** Record list **

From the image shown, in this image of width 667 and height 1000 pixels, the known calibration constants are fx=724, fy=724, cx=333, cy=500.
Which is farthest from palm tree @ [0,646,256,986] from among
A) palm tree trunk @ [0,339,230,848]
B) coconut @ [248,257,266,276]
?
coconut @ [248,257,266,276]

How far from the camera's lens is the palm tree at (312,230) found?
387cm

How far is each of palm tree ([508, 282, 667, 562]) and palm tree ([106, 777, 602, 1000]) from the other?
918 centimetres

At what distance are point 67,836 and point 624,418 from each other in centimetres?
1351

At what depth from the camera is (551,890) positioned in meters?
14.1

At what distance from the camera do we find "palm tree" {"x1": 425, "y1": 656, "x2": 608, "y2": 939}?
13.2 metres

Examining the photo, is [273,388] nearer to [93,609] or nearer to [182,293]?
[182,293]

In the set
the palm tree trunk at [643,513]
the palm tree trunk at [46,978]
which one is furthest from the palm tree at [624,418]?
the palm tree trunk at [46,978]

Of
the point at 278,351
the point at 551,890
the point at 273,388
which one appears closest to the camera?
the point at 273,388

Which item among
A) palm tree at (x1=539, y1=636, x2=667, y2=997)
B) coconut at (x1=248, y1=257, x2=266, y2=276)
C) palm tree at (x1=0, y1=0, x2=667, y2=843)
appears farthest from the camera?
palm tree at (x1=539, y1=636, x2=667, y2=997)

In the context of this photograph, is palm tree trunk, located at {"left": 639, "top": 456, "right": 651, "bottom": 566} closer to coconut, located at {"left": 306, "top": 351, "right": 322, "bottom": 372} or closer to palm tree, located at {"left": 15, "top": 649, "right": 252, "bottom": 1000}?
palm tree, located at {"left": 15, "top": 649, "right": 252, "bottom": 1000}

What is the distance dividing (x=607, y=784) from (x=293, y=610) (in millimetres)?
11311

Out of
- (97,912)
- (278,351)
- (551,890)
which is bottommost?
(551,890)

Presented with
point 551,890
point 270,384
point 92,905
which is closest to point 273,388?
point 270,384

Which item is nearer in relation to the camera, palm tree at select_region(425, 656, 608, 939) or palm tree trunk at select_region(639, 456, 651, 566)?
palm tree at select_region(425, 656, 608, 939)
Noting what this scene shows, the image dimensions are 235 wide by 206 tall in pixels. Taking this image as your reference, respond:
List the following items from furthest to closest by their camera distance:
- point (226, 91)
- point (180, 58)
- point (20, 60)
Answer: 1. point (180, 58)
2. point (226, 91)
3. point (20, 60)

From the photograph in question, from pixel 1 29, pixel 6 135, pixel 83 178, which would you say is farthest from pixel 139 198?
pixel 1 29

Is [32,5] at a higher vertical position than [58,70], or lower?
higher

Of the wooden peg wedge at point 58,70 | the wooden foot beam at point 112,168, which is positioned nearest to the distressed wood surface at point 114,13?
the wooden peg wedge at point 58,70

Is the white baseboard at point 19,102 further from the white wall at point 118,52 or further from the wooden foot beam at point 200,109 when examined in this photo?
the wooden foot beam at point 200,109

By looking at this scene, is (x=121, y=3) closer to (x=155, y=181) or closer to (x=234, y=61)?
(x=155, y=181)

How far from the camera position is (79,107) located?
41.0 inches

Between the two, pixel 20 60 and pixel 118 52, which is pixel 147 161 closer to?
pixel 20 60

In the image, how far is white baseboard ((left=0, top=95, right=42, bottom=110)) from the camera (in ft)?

** Exercise directions **
Rewrite all of the records above, switching "white baseboard" to "white skirting board" everywhere it appears and leaving the rest unchanged.

** Exercise answer **
From the image shown, in this image of width 667 and height 1000 pixels, the known calibration constants are fx=724, fy=724, cx=333, cy=500.
Which is farthest from palm tree @ [0,646,256,986] from among
A) palm tree trunk @ [0,339,230,848]
B) coconut @ [248,257,266,276]
?
coconut @ [248,257,266,276]

How far from the camera's lens is the palm tree at (312,230) found?
387cm

How far is each of palm tree ([508, 282, 667, 562]) and palm tree ([106, 777, 602, 1000]) from the other?
918 centimetres

At what distance are point 67,836 and point 624,418 from each other in centimetres?
1351

At what depth from the camera is (551,890) positioned in meters?
14.1

At what distance from the camera do we find "palm tree" {"x1": 425, "y1": 656, "x2": 608, "y2": 939}?
13.2 metres

Examining the photo, is [273,388] nearer to [93,609] or nearer to [182,293]?
[182,293]

In the set
the palm tree trunk at [643,513]
the palm tree trunk at [46,978]
which one is furthest from the palm tree at [624,418]?
the palm tree trunk at [46,978]

Of
the point at 278,351
the point at 551,890
the point at 273,388
which one appears closest to the camera?
the point at 273,388

Which item among
A) palm tree at (x1=539, y1=636, x2=667, y2=997)
B) coconut at (x1=248, y1=257, x2=266, y2=276)
C) palm tree at (x1=0, y1=0, x2=667, y2=843)
appears farthest from the camera?
palm tree at (x1=539, y1=636, x2=667, y2=997)

In the context of this photograph, is palm tree trunk, located at {"left": 639, "top": 456, "right": 651, "bottom": 566} closer to coconut, located at {"left": 306, "top": 351, "right": 322, "bottom": 372} or closer to palm tree, located at {"left": 15, "top": 649, "right": 252, "bottom": 1000}?
palm tree, located at {"left": 15, "top": 649, "right": 252, "bottom": 1000}

What is the distance dividing (x=607, y=784) from (x=293, y=610) (in millimetres)?
11311

Out of
- (97,912)
- (278,351)
- (551,890)
which is bottommost?
(551,890)

Presented with
point 551,890
point 270,384
point 92,905
which is closest to point 273,388?
point 270,384

Which item is nearer in relation to the camera, palm tree at select_region(425, 656, 608, 939) or palm tree trunk at select_region(639, 456, 651, 566)?
palm tree at select_region(425, 656, 608, 939)
Noting what this scene shows, the image dimensions are 235 wide by 206 tall in pixels. Taking this image as your reference, respond:
List the following items from furthest to closest by their camera distance:
- point (226, 91)
- point (180, 58)
- point (20, 60)
Answer: 1. point (180, 58)
2. point (226, 91)
3. point (20, 60)

From the photograph in question, from pixel 1 29, pixel 6 135, pixel 83 178, which would you say is farthest from pixel 139 198?
pixel 1 29

Is [32,5] at a higher vertical position than [58,70], or lower?
higher

Of the wooden peg wedge at point 58,70 | the wooden foot beam at point 112,168, which is positioned nearest to the distressed wood surface at point 114,13?
the wooden peg wedge at point 58,70

Is the white skirting board at point 19,102 further from the white wall at point 118,52 or further from the wooden foot beam at point 200,109 when examined in this photo?
the wooden foot beam at point 200,109

By looking at this scene, is (x=121, y=3) closer to (x=155, y=181) or closer to (x=234, y=61)?
(x=155, y=181)

How far from the camera position is (79,107) located?
41.0 inches

Between the two, pixel 20 60 and pixel 118 52, which is pixel 147 161 closer to?
pixel 20 60

In the image, how far is white skirting board ((left=0, top=95, right=42, bottom=110)) from the camera (in ft)?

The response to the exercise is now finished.